The task> Repeat every one of the rows below verbatim, from the first to the last.

[Source records]
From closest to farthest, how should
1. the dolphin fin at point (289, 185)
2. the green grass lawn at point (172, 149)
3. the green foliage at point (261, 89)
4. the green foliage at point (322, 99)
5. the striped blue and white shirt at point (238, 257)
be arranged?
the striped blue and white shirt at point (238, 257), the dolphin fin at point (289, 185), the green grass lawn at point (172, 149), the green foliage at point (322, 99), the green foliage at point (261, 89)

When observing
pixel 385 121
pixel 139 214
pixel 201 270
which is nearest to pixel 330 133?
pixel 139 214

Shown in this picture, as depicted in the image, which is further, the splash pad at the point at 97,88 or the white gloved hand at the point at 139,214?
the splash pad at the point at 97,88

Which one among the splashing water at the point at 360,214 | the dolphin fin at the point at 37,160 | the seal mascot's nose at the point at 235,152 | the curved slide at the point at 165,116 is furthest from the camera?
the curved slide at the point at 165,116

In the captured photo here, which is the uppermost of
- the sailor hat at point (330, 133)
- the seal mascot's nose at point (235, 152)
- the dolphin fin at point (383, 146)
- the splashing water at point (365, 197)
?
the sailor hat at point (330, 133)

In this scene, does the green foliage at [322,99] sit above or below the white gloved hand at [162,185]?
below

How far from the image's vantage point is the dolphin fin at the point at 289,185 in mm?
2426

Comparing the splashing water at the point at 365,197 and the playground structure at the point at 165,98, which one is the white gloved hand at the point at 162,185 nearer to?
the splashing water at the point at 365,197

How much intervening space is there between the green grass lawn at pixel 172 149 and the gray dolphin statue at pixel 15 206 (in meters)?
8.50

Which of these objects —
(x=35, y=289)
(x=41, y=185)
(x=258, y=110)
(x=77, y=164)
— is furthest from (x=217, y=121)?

Full response>
From closest to farthest, how should
1. the dolphin fin at point (289, 185)
2. the green grass lawn at point (172, 149)
3. the green foliage at point (261, 89)
4. the green foliage at point (322, 99)
5. the striped blue and white shirt at point (238, 257)
be arranged?
the striped blue and white shirt at point (238, 257), the dolphin fin at point (289, 185), the green grass lawn at point (172, 149), the green foliage at point (322, 99), the green foliage at point (261, 89)

When observing
pixel 385 121
pixel 139 214
pixel 201 270
which is nearest to pixel 330 133?
pixel 139 214

Shown in this picture, as depicted in the image, which is further, the splash pad at the point at 97,88 or the white gloved hand at the point at 139,214?
the splash pad at the point at 97,88

Which one among the splashing water at the point at 360,214 | the dolphin fin at the point at 37,160 | the seal mascot's nose at the point at 235,152 | the curved slide at the point at 165,116 is furthest from the camera?
the curved slide at the point at 165,116

In the captured photo here, which is the uppermost of
- the sailor hat at point (330, 133)
- the seal mascot's nose at point (235, 152)
- the dolphin fin at point (383, 146)
- the splashing water at point (365, 197)
?
the sailor hat at point (330, 133)

In this scene, does the green foliage at [322,99] sit above or below the white gloved hand at [162,185]?
below

How far from the image's vantage point is the dolphin fin at the point at 289,185 in mm?
2426

Comparing the splashing water at the point at 365,197 and the playground structure at the point at 165,98, which one is the white gloved hand at the point at 162,185 nearer to?
the splashing water at the point at 365,197

How much intervening space is there between the green grass lawn at pixel 172 149 and the gray dolphin statue at pixel 15 206 (in meters)?
8.50

Which of these objects —
(x=35, y=289)
(x=41, y=185)
(x=258, y=110)
(x=77, y=164)
— is furthest from (x=217, y=121)?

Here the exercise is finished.